**** Dataset content

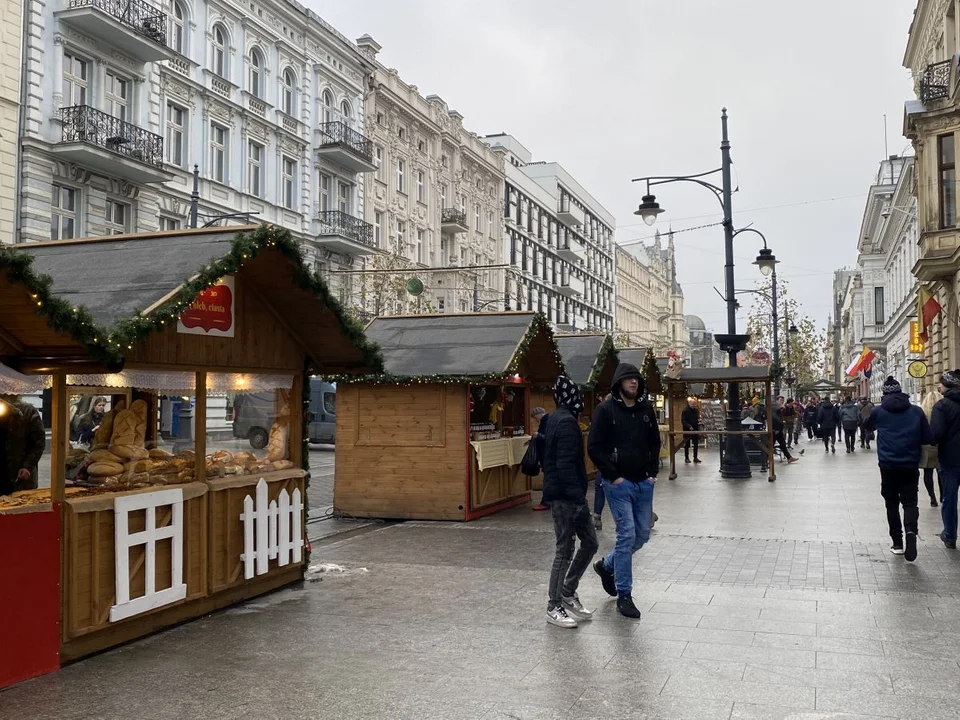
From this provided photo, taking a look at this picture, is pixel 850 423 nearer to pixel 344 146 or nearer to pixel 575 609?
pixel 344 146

********
**** Dataset content

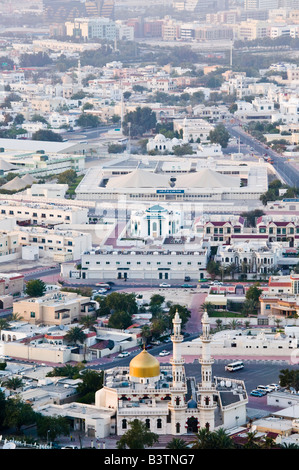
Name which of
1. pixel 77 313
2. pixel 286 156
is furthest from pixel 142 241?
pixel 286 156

********

◆ Exercise directions ◆
Locate each line in the items above that contains the word "pixel" with its case matching, and copy those lines out.

◆ Solution ◆
From this provided photo, taking a look at this picture, is pixel 850 423 nearer to pixel 344 146 or nearer to pixel 575 609?
pixel 344 146
1. pixel 77 313
2. pixel 286 156
is furthest from pixel 142 241?
pixel 286 156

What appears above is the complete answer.